Salonen had an excellent grasp of the work - he gauged perfectly the great climaxes of the first mvt, with the quiet, "re-starts" that build again to the next climax, excellent dynamic contrast throughout…his tempo for mvt II Landler was right on, this is tricky, because there are numerous tempo changes throughout the mvt, starting too fast, leaves one no place to go...same with mvt III - the tempo was plenty swift, but not crazy, and he really let fly with the accelerandi at the end….the finale was perfectly paced, wonderful climax, and sublime closing pages - so quiet - the whole CSO vlns playing as one, sans vibrato, ultra soft….really superbly done…Salonen held the stillness for at least 45", before the audience exploded with applause…curtain calls went on and on, the audience was blown away.
There were so many highlights, and great orchestral performances - Horn I [D. Gingrich], Trumpet I [M. Ridenour] were absolutely superb [both "Associate principals"] on their challenging parts…all the principals acquitted themselves marvelously, as did the sections…the clarity was amazing, all parts audible, even in the loud climaxes - great writing, great playing, great attention to balance, and fine acoustics of the hall??....sustained notes carried from one instrument to another were flawlessly executed - a long-held trumpet note simply disappearing into the same note taken up by the flutes…horns succeeding the clarinets seamlessly, the timbre slowly, subtly changing as the new instruments took over…this is great orchestral work.
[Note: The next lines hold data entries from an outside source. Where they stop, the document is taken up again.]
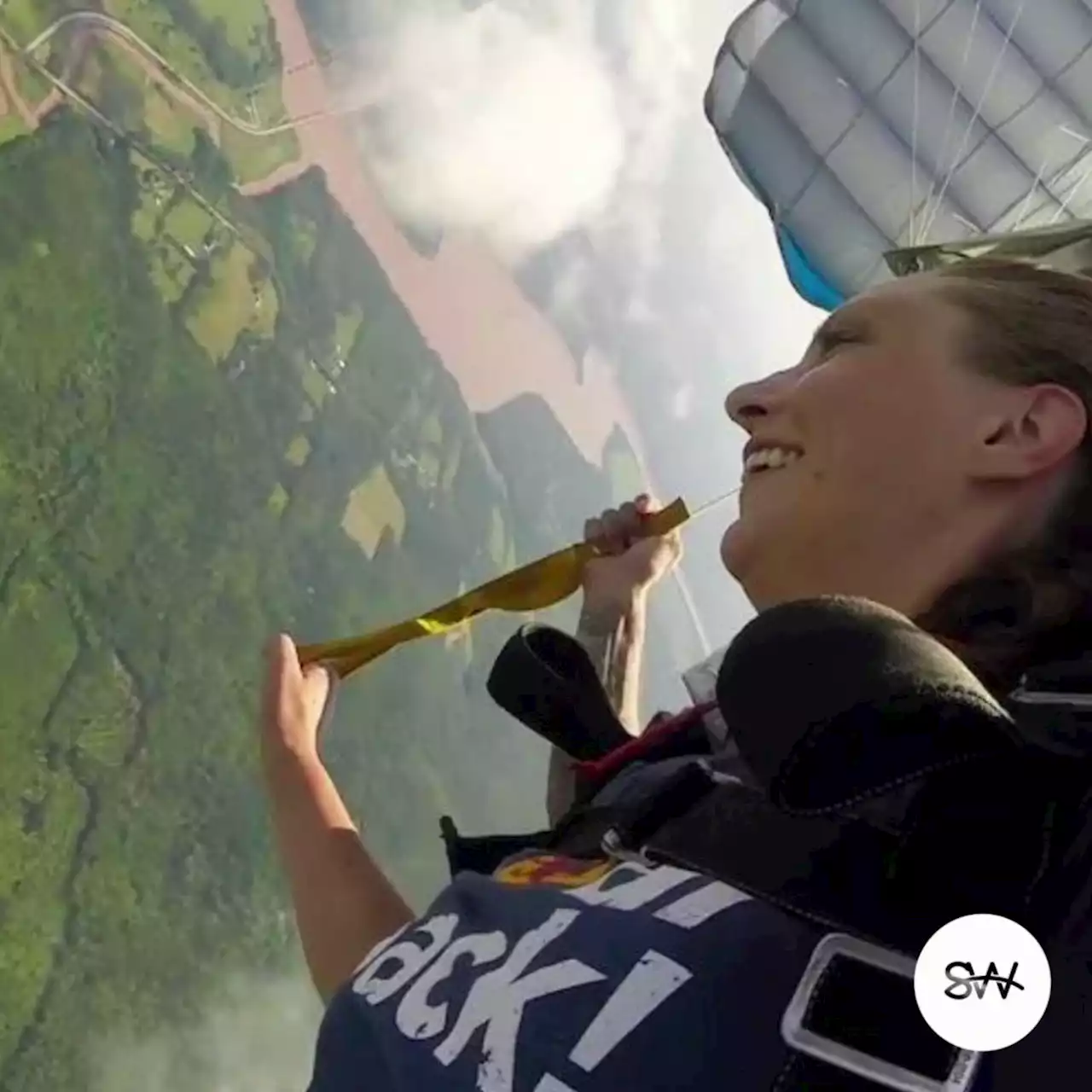 KATY JEAN: Falling from three kilometres, a skydiving experience | SaltWire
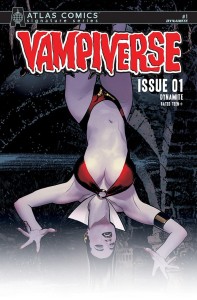 VAMPIVERSE #1 CVR M HUGHES SGN ATLAS ED
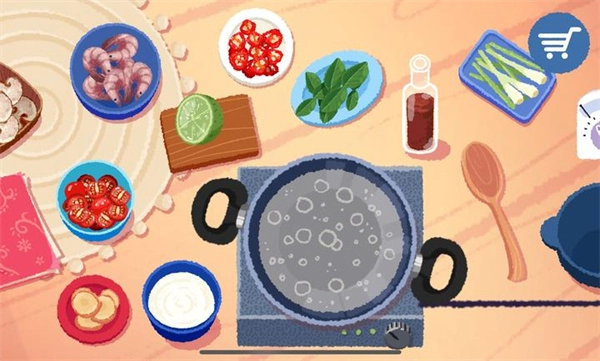 Sofra烹饪模拟器1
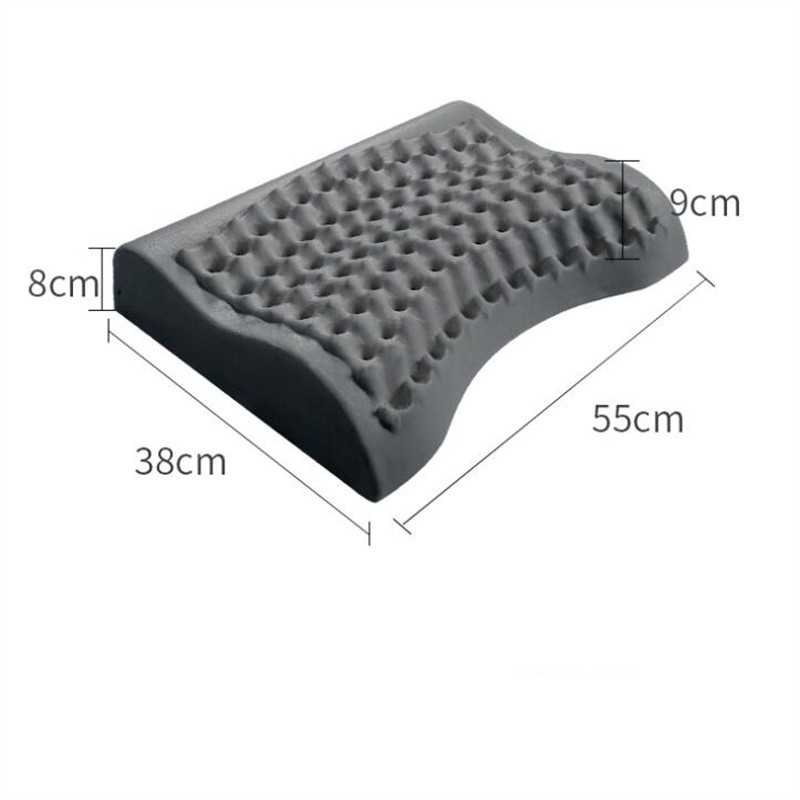 Latex Pillow Supplier - Bamboo Charcoal Graphene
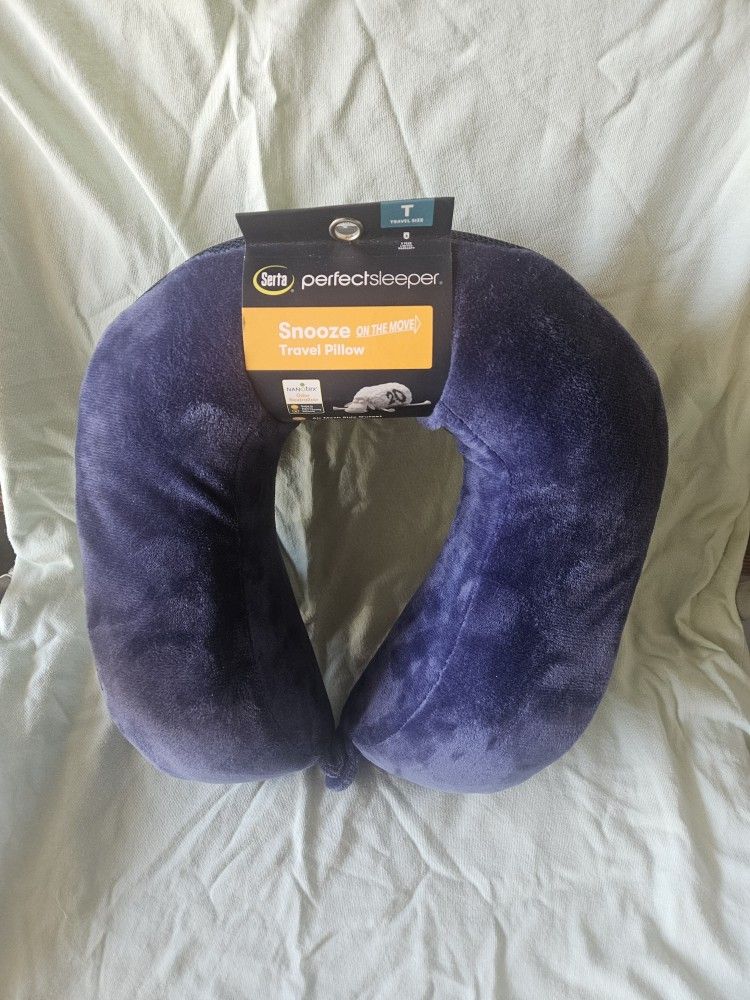 Travel Neck Pillow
This performance reminded much of Giulini's great CSO recording, perhaps paced a tad quicker, but very close, a good thing….and of course, this was live - so the superb balance of the orchestra was most telling and stunning in its clarity. Great effort by conductor and orchestra.
John von Rhein gave the concert a good review in Chicago Tribune: http://www.chicagotribune.com/enter...ct-ent-cso-salonen-one-review-0519-story.html


----------



## MarkW (Feb 16, 2015)

I've only heard the CSO in situ once -- in the old what was then called Orchestra Hall. How does the sound of the renovation hold up?


----------



## Heck148 (Oct 27, 2016)

The sound at Symphony Center is very good - i always get seats as far forward in the lower balcony as I can get...great sound and you can see everything - remarkable clarity of the sound on stage...you can really hear the inside voices so well - a lot of that is the playing but the acoustics on stage must be very good, the musicians can obviously hear each other very well, hence the wonderful ensemble...I'd like to hear a different orchestra in there for comparison. .


----------